EXTRAIT FOURNI:

Après des années de silence et d’ignorance, l’heure de la justice est enfin arrivée avec l’ouverture de votre procès le 20 juillet prochain devant les Chambres africaines extraordinaires. Monsieur Hissène Habré, n’avez-vous pas d’orgueil ou de dignité ? N’avez-vous pas honte de vous laisser porter « comme un bébé » pour répondre aux questions d’un juge ? Vos avocats disent que vous ne voulez pas comparaitre aux audiences. Allez-vous donc tous les jours de votre procès vous ridiculiser en vous laissant porter par le service pénitencier pour répondre de vos actes ? Ou allez-vous avec courage et honneur faire face, debout, à cette cour africaine ?
Ce turban que vous arborez en signe de défiance n’est qu’un déguisement qui ne vous cachera pas des mains de la justice. Que l’opinion sénégalaise comprenne qu’au Tchad, n’importe quel justiciable, comme d’ailleurs vos anciens complices l’ont fait, se découvrent devant une Cour. Votre comportement est digne d’un petit enfant qui a fait une bêtise, mais vous, Monsieur Hissène Habré, vous êtes accusé des pires crimes contre votre peuple.
Monsieur Hissène Habré, de quoi avez-vous peur ? Que craignez-vous, vous le « chef suprême des armées, chef de la Garde présidentielle et président du parti unique l’UNIR » ? Vous que l’on surnommait le combattant du désert, le renard des sables, le lion de l’UNIR, auriez-vous peur de nous, ces pauvres citoyens ordinaires que vous vous plaisiez à balancer en prison d’un revers de la main ?

DONNÉES FOURNIES:
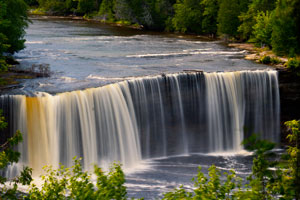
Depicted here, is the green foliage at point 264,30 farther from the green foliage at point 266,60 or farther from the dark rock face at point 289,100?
the dark rock face at point 289,100

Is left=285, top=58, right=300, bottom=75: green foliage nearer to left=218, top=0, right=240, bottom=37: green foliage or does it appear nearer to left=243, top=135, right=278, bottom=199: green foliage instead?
left=218, top=0, right=240, bottom=37: green foliage

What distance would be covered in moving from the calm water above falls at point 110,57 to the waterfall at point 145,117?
6.60 feet

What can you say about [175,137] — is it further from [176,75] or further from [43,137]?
[43,137]

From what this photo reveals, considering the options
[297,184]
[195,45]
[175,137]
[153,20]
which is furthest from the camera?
[153,20]

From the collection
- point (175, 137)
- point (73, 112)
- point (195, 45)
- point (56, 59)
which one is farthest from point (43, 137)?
point (195, 45)

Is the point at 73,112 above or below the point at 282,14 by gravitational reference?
below

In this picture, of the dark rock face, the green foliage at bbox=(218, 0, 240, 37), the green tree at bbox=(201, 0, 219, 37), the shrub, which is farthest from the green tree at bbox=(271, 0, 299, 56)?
the green tree at bbox=(201, 0, 219, 37)

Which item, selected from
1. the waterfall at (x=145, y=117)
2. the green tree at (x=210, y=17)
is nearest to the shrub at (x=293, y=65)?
the waterfall at (x=145, y=117)

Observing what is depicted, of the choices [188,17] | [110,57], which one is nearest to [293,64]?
[110,57]

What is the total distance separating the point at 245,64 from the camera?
Result: 33.4 metres

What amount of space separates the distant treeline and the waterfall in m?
8.18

LISTE DES TÂCHES:
**1)** Répondez à ces questions sur le texte adressé à Hissène Habré :
(a) Quelle date est annoncée pour l'ouverture du procès ?
(b) Quel vêtement Hissène Habré arbore-t-il en signe de défiance ?
(c) Quels surnoms donnait-on à Hissène Habré ?
**2)** Poursuivez le texte adressé à Hissène Habré à la suite de sa dernière phrase.

RÉPONSES PAR TÂCHE:
**1)**
(a) Le procès s'ouvre le 20 juillet prochain.
(b) Il arbore un turban.
(c) On le surnommait le combattant du désert, le renard des sables et le lion de l'UNIR.

**2)**
Ne seriez-vous pas capable d’entendre nos témoignages ? De soutenir nos regards où dansent les fantômes de votre propre barbarie ? Vous qui avez rencontré les grands de ce monde et affronté en première ligne la grande armée libyenne de Kadhafi, trembleriez-vous devant vos propres concitoyens ?
Aujourd’hui, vous tentez vainement de justifier votre silence en invoquant l’illégitimité dont seraient frappées les Chambres africaines extraordinaires. En 2000, après votre première arrestation, vous souleviez l’incompétence de la justice sénégalaise. En 2005, vous affirmiez que les juridictions belges étaient incompétentes. Est-ce donc là votre seule défense, votre seul argument pour échapper à la justice et faire face aux victimes ?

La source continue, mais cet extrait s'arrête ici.